L'architecture de la zone euro

Wolfgang Schäuble est l'artisan de la nouvelle gouvernance européenne mise en place après 2011 et qui s'appuie sur les directives Two-Pack, Six-Pack, sur le semestre européen, sur le traité instaurant le pacte budgétaire. La zone euro ainsi redéfinie établit comme priorité la stabilité budgétaire. Toute remise en cause de cet ordre ainsi établi représente, du point de vue allemand, le danger d'une nouvelle crise de la dette. Il y a donc nécessité de briser dans l'œuf toute tentative de modifier cette logique. Le combat devient alors politique. Il s'agit de montrer aux électeurs des pays européens qu'il est impossible de disposer de l'euro et de mener des politiques de relance ou des politiques économiques alternatives à celles promues désormais par les structures de la zone euro.

Vider le programme politique de Syriza

Il faut donc absolument non seulement faire un exemple dans le cas grec en prouvant que ces politiques sont impossibles. Voici pourquoi les concessions grecques, qui cherchent évidemment à ménager des marges de manœuvre pour l'application du programme de Syriza, ne peuvent satisfaire Berlin. Ce qu'il faut, c'est réduire à néant ce programme. Voici la vraie raison de l'attachement allemand au « programme actuel. » Il s'agit de montrer que l'élection du 25 janvier n'a absolument rien modifié. Qu'elle est neutre et n'a pas eu d'impact. Hier, dans le texte du refus allemand, on aura ainsi pu remarquer que Berlin posait deux conditions à son feu vert : que le gouvernement grec accepte le programme actuel en reprenant in extenso trois phrases dictée par le gouvernement fédéral et que ce gouvernement renonce aux « lois votées par le parlement cette semaine » concernant les mesures sociales et la hausse du salaire minimum.

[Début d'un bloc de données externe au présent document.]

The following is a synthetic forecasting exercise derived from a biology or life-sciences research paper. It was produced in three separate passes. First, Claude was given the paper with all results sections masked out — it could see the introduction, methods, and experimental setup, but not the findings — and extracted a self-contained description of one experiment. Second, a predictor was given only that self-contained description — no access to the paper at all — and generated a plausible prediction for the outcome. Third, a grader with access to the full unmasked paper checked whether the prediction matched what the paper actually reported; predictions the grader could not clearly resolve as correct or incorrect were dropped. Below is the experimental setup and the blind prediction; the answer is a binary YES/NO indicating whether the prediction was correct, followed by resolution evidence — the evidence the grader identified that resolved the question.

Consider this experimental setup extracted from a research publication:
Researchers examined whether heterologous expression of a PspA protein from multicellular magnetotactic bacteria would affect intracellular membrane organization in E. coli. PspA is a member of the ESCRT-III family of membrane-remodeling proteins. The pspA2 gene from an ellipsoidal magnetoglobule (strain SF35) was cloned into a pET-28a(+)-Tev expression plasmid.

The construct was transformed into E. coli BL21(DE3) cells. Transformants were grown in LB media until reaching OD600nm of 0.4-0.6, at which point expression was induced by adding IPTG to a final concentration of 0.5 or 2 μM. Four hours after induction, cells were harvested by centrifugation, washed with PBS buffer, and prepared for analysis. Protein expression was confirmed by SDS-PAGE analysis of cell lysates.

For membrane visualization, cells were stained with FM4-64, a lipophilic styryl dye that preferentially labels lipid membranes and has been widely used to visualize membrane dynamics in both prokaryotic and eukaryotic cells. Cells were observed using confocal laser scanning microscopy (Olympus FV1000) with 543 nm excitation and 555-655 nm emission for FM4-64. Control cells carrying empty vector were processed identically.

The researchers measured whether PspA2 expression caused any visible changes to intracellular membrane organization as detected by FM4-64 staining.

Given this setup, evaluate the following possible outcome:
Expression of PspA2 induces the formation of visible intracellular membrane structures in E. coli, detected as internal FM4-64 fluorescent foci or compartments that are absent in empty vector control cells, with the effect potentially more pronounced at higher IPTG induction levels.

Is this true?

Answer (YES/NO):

Accepter la culture de stabilité ou sortir

L'objectif principal qui semble conduire le comportement allemand est donc celui d'une réduction à néant du programme de Syriza. Ainsi, l'architecture de la zone euro ne sera plus jamais menacée. Le choix qui se dissimule derrière cette détermination est moins un déni de démocratie qu'une mise au pas de la zone euro. Le choix pour les électeurs est alors, soit de rester dans la zone euro en acceptant la « culture de stabilité allemande », soit d'en sortir pour mener d'autres expériences. C'est la raison pour laquelle le sort de la zone euro se joue ce vendredi.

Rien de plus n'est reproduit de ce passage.